Öl auf das Gemüse und Hähnchen geben und mit Salz, Pfeffer und Rosmarin würzen. Mit den Händen vermengen.
Für 30-35 Min. rösten, bis alles gar ist.
Ofengemüse und Hähnchen mit Kräuterquark servieren.
Guten Appetit!
7. Die richtige Marinade
Panade wird per Definition in Fett gebraten, bis sich eine Kruste um das Bratstück bildet. Das mag lecker sein, ist aber das Gegenteil von kalorienarm Kochen. Die Panade saugt alles vorhandene Fett aus der Pfanne auf und braucht davon eine Menge, um wirklich knusprig zu werden. Eine Marinade ist da deutlich Figur freundlicher.
Beim Marinieren legst du alles in einem Mix aus saurer Flüssigkeit, Kräutern und Gewürzen ein.
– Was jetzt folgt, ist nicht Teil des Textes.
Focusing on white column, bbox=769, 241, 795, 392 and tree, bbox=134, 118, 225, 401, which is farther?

Die Basis deiner Marinade kann zum Beispiel Essig oder Zitronensäure sein, dadurch werden Fleisch und Fleischalternativen schön saftig. Hinzu kommen etwas Öl und die Kräuter und Gewürze deiner Wahl. Am leckersten ist es, wenn die Marinade ein paar Stunden hat, um einzuziehen. Auch Mariniertes kannst du wie gewohnt mit ein wenig Öl in der Pfanne zubereiten.
Tipp: Mache deine Marinade ohne Salz. Besonders, wenn du Fleisch marinieren möchtest. Salz entzieht dem Fleisch Flüssigkeit und lässt es trocken werden. Das ist genau das Gegenteil dessen, was du – neben dem Kaloriensparen – mit Marinaden erreichen willst.
8. Finde die richtige Menge
Dazu weiß dein Körper oft besser Bescheid als die Waage. Für Sättigungsbeilagen, wie Pasta, Kartoffeln, Reis und Co gilt: So viel wie leicht in hineinpasst, wenn du mit beiden Händen eine Schale machst, ist meist eine gute Menge für dich. Probier’s mal aus und schau, wie satt du dich nach dem Essen fühlst.